▶ [MATERIALS PROVIDED]:
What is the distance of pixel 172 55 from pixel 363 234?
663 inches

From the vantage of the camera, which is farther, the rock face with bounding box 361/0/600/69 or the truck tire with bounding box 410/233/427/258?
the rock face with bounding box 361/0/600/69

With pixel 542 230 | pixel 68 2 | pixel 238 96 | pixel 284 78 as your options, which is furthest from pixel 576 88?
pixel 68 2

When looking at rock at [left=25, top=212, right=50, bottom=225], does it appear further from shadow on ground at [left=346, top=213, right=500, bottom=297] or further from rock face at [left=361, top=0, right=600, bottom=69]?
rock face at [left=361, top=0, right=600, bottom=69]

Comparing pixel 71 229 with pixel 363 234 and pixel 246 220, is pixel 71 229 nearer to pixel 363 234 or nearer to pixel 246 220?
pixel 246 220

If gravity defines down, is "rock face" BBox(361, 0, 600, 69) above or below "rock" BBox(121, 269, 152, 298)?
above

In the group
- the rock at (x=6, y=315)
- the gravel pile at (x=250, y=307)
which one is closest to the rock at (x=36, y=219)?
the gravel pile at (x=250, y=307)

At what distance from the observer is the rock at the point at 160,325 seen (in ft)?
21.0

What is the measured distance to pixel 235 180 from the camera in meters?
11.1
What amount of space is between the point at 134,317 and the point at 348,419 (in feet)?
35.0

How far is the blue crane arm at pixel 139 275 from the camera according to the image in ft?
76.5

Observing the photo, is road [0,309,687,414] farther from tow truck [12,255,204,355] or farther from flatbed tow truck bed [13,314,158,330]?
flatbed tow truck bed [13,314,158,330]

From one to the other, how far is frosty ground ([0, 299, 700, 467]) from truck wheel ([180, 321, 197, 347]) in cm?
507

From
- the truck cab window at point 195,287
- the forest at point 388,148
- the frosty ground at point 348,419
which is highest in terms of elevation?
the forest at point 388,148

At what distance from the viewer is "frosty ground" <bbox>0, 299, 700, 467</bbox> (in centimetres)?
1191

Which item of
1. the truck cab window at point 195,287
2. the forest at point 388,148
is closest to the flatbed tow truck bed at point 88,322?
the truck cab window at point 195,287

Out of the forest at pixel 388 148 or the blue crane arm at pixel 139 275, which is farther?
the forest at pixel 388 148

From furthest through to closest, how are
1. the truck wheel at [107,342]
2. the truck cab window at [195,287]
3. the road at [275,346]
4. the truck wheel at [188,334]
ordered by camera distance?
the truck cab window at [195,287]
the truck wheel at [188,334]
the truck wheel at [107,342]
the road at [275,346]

▶ [DIRECTION]:
Retype all of the rows above verbatim, keeping every character and line unchanged.

▶ [ANSWER]:
What is the distance of pixel 172 55 from pixel 363 234?
663 inches

From the vantage of the camera, which is farther, the rock face with bounding box 361/0/600/69 or the truck tire with bounding box 410/233/427/258?
the rock face with bounding box 361/0/600/69

With pixel 542 230 | pixel 68 2 | pixel 238 96 | pixel 284 78 as your options, which is furthest from pixel 576 88?
pixel 68 2

When looking at rock at [left=25, top=212, right=50, bottom=225], does it appear further from shadow on ground at [left=346, top=213, right=500, bottom=297] or further from rock face at [left=361, top=0, right=600, bottom=69]?
rock face at [left=361, top=0, right=600, bottom=69]

Comparing pixel 71 229 with pixel 363 234 and pixel 246 220, is pixel 71 229 nearer to pixel 363 234 or nearer to pixel 246 220?
pixel 246 220

If gravity defines down, is "rock face" BBox(361, 0, 600, 69) above or below "rock" BBox(121, 269, 152, 298)?
above

In the group
- the rock at (x=6, y=315)
- the gravel pile at (x=250, y=307)
which one is closest to the rock at (x=36, y=219)?
the gravel pile at (x=250, y=307)

At what distance from the observer is the rock at the point at 160,325 seen (in ft)?
21.0

What is the measured distance to pixel 235 180 from the camera in meters?
11.1
What amount of space is between the point at 134,317 and the point at 348,419 (in feet)?
35.0

How far is the blue crane arm at pixel 139 275 from the camera according to the image in ft?
76.5

Observing the photo, is road [0,309,687,414] farther from tow truck [12,255,204,355] or farther from flatbed tow truck bed [13,314,158,330]?
flatbed tow truck bed [13,314,158,330]

From one to the other, how far is frosty ground ([0, 299, 700, 467]) from truck wheel ([180, 321, 197, 347]) in cm?
507

From
- the truck cab window at point 195,287
- the forest at point 388,148
- the frosty ground at point 348,419
which is highest in terms of elevation?
the forest at point 388,148

At what distance from the viewer is "frosty ground" <bbox>0, 299, 700, 467</bbox> (in centimetres)?
1191

Which item of
1. the truck cab window at point 195,287
2. the forest at point 388,148
is closest to the flatbed tow truck bed at point 88,322?
the truck cab window at point 195,287

Out of the forest at pixel 388 148 or the blue crane arm at pixel 139 275, which is farther?
the forest at pixel 388 148

From furthest through to closest, how are
1. the truck wheel at [107,342]
2. the truck cab window at [195,287]
3. the road at [275,346]
4. the truck wheel at [188,334]
ordered by camera distance?
the truck cab window at [195,287]
the truck wheel at [188,334]
the truck wheel at [107,342]
the road at [275,346]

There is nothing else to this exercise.